"DEVLET SIRRI"NI AYAĞA DÜŞÜRMEYİN

ODA TV Haber Müdürü Gazeteci Yazar Barış Terkoğlu ile kanalın muhabiri Hülya Kılınç tutuklandılar…

Sebebi ne?

İçişleri Bakanı Süleyman Soylu’dan öğreniyoruz ki bu iki gazeteci devlet sırrını çiğnemişlermiş…

Bakan Bey şöyle açıkladı: “Devlet sırrı denilen bir şey vardır, bir milli güvenlik sırrı denilen bir anlayış vardır. Bu Almanya’da da böyle. Hadi yapsınlar böyle bir haberi Almanya’da…”

Sayın Soylu bilsin ki Almanya’da bu haberlerin babaları yapılıyor da kimse apar topar hapse atılmıyor.

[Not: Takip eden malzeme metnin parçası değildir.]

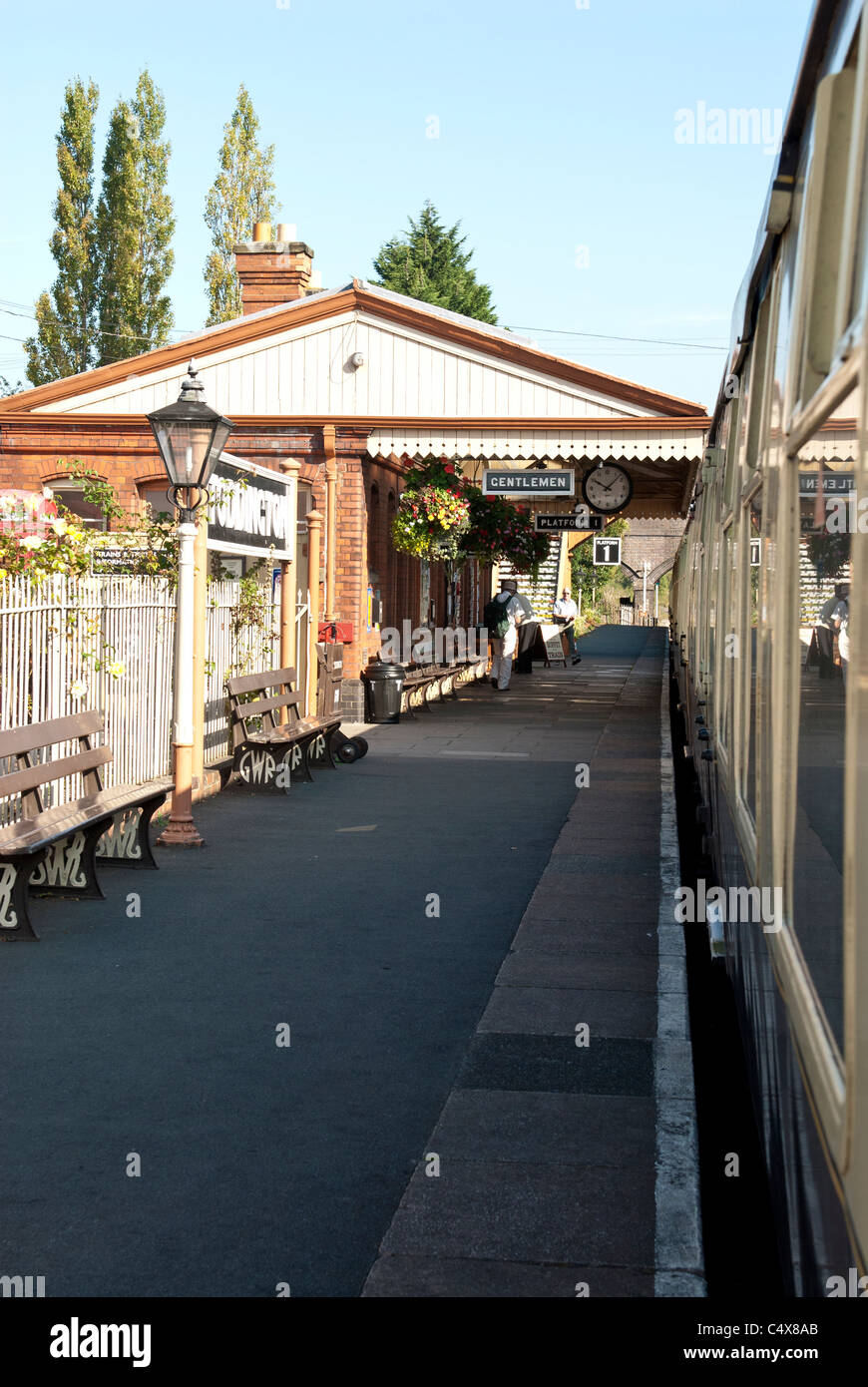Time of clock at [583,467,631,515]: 10:07
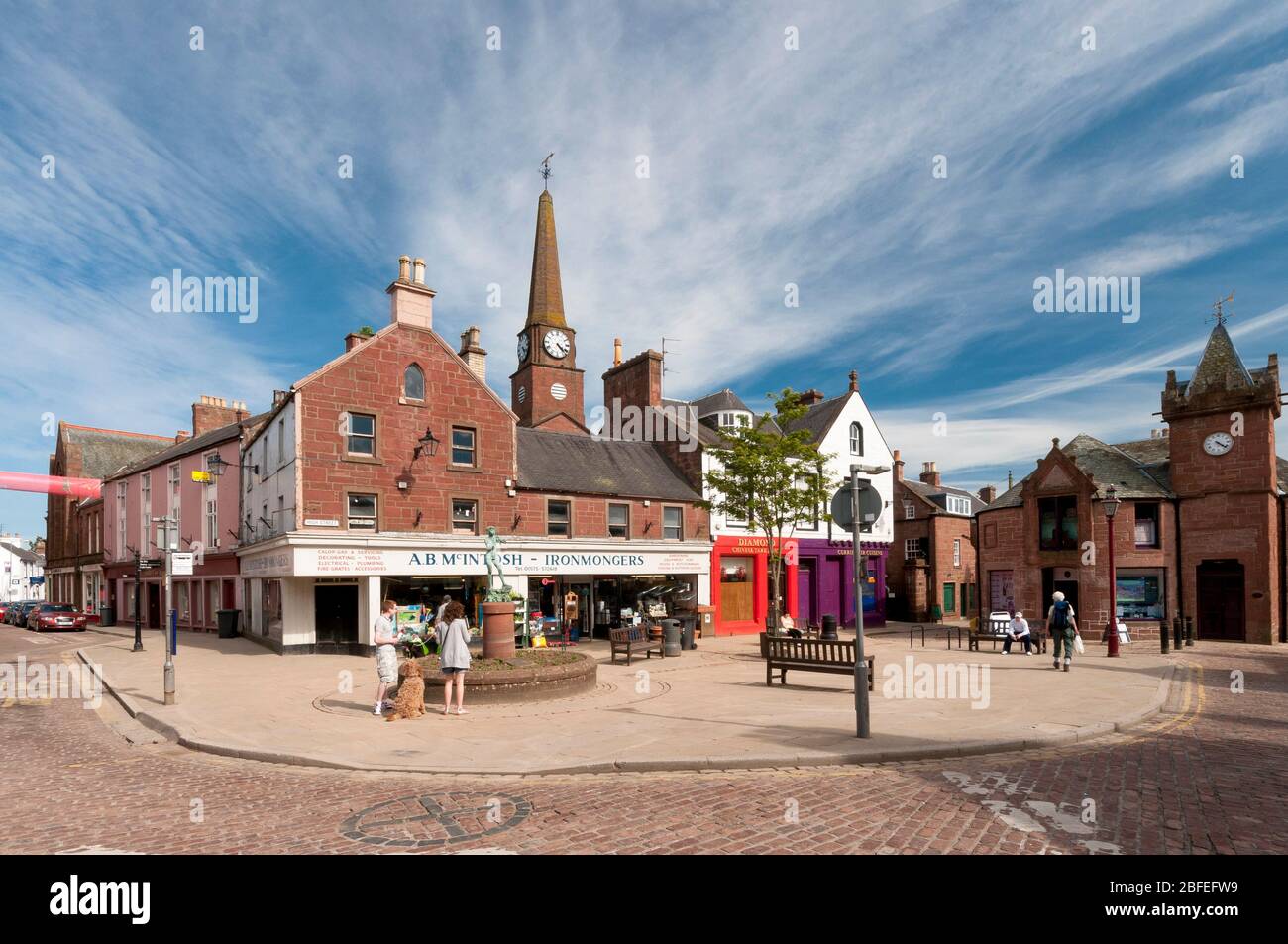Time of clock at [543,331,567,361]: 4:22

Belli ki AKP iktidarı işine gelmeyen her haberi “Devlet Sırrı” halne getirerek yasaklayacak. Tıpkı 17-25 Aralık yolsuzluk ve rüşvet haberlerinin FETÖ işi gösterilerek yasaklanması gibi…

Sayın Soylu! Sizin sır dediğiniz şeyi bilmeyen mi var? Libya’da şehit olan MİT görevlisinin haberini devlet sırrı göstererek basını susturmaktan vazgeçin.

Eğer devlet sırrını düşmana veren bir operasyon istiyorsanız önce şu ünlü Kozmik Oda Operasyonu’nu yapanları haklayın. Ve bu işte koçbaşı gibi kullanılan Bülent Arınç’ı hapse atın da görelim…

Barış Terkoğlu’na gelince… Dün FETÖ ile birlikte susturamadınız, şimdi de susturamayacaksınız…

AYIPTIR SAYIN BAKAN, AYIPTIR

Televizyonda, Yunanistan’a geçen göçmenlerle ilgili açıklama yapıyorsun. Bir gazeteci soru soruyor. Muhabirin Tele 1 TV elemanı olduğunu öğrenince verdiğin cevaba bak: “Yunan tarafına hizmet ediyorsun. Türkiye Cumhuriyeti vatandaşısın ama hizmetin başka yere!”

Sayın Soylu bu düşmanca cevabı sen kendine yakıştırabilirsin ama biz bunu bir Türkiye Cumhuriyeti bakanına yakıştıramıyoruz.

Karşındaki düşman ülke gazetecisi olsa belki böyle nefret saçmazdın…

CUMHURBAŞKANI ÜSLUBUNU DÜZELTMELİ

Peki, bir bakanı böyle kendinden geçiren üslubun kaynağı neresi?

İçişleri Bakanı belli ki bu üslubu Cumhurbaşkanı Erdoğan’dan almış.

Çarşamba günü TBMM’de yaşanan kavgayı ve sebebini irdeleyin gerçeği anlayacaksınız.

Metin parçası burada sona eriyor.